NTTコミュニケーションズ(以下、NTT Com)とARAVは2023年11月22日、千葉県に設置した除雪車を宮城県のコックピットから遠隔操作する実証実験を実施したと発表した。

本実証のイメージ

本実証のイメージ

少子高齢化が進む中で、豪雪地域における除雪作業員の担い手不足や経験のある作業員の高齢化が課題となっている。これらの課題解決に向けてNTT Comは昨年度、自治体と連携し、5G通信で伝送されるカメラ映像を確認しながら除雪車を遠隔操作する実証実験を実施したが、将来の自動運転を見据えると操作の安全性向上とより詳細な操作データの収集が必要という課題が見えてきたという。

本実証ではNTT Comの各種ソリューションとARAVの建機遠隔操作システムという新たな組み合わせにより、除雪車の自動運転実現にむけた技術検証を行った。

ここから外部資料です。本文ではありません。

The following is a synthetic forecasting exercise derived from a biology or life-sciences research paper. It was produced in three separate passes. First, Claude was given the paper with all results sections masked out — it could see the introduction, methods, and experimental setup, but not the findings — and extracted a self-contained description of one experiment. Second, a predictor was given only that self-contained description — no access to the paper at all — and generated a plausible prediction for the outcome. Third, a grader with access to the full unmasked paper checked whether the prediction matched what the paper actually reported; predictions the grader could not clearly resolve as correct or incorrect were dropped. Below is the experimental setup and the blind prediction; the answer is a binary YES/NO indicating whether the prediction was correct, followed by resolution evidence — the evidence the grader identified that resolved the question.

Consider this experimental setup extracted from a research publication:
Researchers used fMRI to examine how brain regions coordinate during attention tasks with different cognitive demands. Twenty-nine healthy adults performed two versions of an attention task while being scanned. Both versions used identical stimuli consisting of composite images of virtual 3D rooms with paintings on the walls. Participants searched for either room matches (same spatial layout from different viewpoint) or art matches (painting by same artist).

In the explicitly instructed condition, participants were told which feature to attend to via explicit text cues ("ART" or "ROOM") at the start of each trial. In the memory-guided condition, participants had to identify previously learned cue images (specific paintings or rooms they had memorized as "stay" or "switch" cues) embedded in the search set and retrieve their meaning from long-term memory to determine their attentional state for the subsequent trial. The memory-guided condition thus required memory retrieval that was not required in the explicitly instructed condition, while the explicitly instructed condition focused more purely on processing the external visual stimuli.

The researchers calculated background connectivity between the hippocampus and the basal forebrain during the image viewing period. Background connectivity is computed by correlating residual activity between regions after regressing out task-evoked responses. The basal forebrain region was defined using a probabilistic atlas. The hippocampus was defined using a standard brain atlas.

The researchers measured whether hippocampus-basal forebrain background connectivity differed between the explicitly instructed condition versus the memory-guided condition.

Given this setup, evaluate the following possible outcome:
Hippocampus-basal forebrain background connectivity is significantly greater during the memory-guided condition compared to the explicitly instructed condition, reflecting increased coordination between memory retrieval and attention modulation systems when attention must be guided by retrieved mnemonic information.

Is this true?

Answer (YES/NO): NO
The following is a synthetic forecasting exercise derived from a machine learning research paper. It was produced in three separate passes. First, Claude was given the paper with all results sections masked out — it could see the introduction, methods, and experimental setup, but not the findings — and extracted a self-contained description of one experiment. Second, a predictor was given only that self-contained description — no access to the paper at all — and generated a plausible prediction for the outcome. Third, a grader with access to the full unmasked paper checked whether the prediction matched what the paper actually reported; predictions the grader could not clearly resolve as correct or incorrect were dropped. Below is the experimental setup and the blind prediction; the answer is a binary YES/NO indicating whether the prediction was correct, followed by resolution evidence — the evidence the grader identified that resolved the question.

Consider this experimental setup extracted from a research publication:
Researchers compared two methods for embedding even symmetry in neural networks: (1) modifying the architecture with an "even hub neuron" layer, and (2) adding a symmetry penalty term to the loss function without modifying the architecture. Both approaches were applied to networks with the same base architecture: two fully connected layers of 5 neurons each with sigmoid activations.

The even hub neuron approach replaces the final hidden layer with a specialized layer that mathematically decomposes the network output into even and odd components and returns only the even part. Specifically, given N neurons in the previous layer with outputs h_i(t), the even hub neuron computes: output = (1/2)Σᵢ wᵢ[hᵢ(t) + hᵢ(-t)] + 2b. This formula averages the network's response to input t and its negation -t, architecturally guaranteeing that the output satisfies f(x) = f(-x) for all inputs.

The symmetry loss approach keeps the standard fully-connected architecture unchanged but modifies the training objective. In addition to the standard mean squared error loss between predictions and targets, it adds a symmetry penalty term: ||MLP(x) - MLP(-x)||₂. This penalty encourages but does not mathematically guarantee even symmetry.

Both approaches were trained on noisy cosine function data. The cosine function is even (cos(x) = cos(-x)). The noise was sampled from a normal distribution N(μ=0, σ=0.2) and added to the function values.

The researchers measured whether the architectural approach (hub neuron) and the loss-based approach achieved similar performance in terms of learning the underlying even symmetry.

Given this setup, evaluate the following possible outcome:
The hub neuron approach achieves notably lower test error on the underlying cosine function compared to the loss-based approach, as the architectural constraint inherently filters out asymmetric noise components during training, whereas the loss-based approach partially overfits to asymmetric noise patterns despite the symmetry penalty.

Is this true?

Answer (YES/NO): NO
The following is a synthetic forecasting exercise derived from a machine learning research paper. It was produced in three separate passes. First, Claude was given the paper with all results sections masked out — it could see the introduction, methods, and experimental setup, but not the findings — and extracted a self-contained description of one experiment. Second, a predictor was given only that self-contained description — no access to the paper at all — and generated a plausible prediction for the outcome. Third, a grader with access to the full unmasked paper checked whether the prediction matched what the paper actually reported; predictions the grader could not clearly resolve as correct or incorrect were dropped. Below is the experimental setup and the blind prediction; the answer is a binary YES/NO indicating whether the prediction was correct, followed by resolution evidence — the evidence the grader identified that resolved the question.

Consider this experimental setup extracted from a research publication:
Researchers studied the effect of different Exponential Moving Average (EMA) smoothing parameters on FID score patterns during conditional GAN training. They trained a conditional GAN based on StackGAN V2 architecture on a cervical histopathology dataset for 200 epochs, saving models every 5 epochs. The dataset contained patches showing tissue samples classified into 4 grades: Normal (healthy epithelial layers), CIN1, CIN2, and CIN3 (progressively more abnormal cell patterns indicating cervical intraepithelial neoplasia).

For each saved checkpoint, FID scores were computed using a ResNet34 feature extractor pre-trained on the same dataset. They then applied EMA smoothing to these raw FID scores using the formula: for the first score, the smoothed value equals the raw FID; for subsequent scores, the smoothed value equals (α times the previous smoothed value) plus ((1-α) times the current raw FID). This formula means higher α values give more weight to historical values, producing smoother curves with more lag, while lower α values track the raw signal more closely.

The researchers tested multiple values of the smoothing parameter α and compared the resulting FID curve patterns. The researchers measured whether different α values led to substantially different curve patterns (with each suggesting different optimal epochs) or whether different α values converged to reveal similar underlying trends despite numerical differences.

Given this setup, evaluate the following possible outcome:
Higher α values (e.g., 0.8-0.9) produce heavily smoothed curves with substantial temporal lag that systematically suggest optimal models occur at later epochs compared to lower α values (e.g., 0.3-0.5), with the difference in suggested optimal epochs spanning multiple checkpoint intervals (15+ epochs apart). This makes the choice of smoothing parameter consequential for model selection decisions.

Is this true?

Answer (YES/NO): NO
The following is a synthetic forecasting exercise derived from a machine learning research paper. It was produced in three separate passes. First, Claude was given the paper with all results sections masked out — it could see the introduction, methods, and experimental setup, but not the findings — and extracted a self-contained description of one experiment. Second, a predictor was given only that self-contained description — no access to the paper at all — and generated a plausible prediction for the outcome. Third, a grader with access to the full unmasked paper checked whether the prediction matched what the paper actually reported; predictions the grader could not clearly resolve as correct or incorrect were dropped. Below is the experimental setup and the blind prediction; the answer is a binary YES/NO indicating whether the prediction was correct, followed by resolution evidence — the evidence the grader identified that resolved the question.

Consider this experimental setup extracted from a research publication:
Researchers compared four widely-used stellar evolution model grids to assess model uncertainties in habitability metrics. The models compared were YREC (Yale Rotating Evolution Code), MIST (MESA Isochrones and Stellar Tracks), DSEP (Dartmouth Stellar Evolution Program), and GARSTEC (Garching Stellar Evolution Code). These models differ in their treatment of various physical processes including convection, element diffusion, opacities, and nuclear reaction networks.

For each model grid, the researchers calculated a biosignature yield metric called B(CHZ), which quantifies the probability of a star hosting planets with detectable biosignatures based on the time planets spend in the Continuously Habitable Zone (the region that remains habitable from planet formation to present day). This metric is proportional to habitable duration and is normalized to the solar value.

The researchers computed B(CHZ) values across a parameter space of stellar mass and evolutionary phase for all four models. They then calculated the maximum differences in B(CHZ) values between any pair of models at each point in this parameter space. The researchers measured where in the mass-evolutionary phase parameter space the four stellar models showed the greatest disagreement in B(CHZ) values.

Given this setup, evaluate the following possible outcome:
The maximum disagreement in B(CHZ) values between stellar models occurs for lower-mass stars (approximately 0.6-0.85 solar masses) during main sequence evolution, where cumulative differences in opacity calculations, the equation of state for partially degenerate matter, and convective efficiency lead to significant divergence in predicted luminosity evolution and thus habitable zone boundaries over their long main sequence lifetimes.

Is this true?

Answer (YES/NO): YES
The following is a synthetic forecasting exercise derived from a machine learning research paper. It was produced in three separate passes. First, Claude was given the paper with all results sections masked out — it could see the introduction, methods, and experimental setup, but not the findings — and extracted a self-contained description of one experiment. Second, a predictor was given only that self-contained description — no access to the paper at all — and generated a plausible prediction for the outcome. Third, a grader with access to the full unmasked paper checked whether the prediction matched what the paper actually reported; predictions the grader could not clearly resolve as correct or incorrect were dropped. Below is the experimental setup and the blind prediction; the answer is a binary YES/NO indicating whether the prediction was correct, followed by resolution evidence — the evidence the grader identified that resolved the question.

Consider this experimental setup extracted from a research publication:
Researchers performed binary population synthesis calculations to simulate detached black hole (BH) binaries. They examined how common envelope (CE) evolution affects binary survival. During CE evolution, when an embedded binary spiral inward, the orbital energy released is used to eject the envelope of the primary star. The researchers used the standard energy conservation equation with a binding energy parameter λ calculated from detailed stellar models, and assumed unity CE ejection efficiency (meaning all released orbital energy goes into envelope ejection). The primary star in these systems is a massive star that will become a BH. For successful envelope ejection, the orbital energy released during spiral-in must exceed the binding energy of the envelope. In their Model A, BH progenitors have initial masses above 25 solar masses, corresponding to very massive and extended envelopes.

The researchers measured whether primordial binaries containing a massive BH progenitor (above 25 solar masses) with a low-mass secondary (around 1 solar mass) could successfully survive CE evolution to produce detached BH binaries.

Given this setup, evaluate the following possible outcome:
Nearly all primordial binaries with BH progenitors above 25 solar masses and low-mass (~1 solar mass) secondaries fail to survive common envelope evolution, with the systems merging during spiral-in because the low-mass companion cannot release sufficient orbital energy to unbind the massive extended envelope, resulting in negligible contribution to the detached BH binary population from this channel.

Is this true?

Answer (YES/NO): YES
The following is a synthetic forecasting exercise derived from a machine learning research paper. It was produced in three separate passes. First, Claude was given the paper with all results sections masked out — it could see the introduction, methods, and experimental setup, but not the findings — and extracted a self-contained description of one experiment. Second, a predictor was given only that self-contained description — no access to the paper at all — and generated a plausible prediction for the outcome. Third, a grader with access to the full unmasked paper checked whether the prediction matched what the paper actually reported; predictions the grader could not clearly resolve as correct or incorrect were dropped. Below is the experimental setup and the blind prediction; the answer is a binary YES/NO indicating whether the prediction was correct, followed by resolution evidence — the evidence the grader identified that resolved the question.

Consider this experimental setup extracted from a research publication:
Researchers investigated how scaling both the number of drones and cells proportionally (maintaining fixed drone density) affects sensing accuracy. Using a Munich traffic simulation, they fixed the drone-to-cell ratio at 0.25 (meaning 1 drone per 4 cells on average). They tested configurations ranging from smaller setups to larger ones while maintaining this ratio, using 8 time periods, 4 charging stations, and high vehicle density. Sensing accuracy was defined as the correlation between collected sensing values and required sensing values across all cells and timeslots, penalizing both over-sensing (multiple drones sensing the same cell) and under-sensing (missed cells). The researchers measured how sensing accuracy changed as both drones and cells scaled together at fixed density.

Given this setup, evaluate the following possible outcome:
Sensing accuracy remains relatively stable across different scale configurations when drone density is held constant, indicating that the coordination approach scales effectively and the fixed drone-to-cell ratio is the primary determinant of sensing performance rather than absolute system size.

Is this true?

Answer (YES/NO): NO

具体的には、NTTドコモ東北ビル13Fの5Gオープンラボ(宮城県仙台市)のコックピットから、直線距離で約400km離れたKOIL MOBILITY FIELD(千葉県柏市 柏の葉スマートシティ「イノベーションキャンパス地区」内)に除雪車を設置し、ハンドルやアクセルなどを遠隔から操作した。

映像伝送にはソリトンシステムズが開発したZao SDKを使用し、モバイル回線に最適化した独自の技術を車両搭載用に小型化した機材へ組み込み、無線環境においても低遅延での映像伝送を実現。これにより、光回線の引けない場所でも導入できるため、場所の選択肢の幅を広げることで導入障壁を低減するだけでなく、低遅延により安全性向上を図れるとしている。

また、インターネットを経由することなく通信処理を行うことができるdocomo MECを活用することで、外部からの乗っ取り被害の防止と、高精彩映像のリアルタイムな伝送が可能となる。

さらに、Mobile GNSSで得たセンチメートル精度の正確な位置情報を使用し、IoT Connect Gateway、Things Cloudを用いて除雪車の位置データや操作データの蓄積及び可視化を行うことで、操作のフィードバックによる操作性向上のみならず、自動運転の実現に向け必要な機械学習用のデータ収集を行った。

建機遠隔操作システムに加えて、高精度な位置情報把握システムや低遅延での映像伝送などを組み合わせた実証を行うことで、除雪車の自動運転実現を目指すとしている。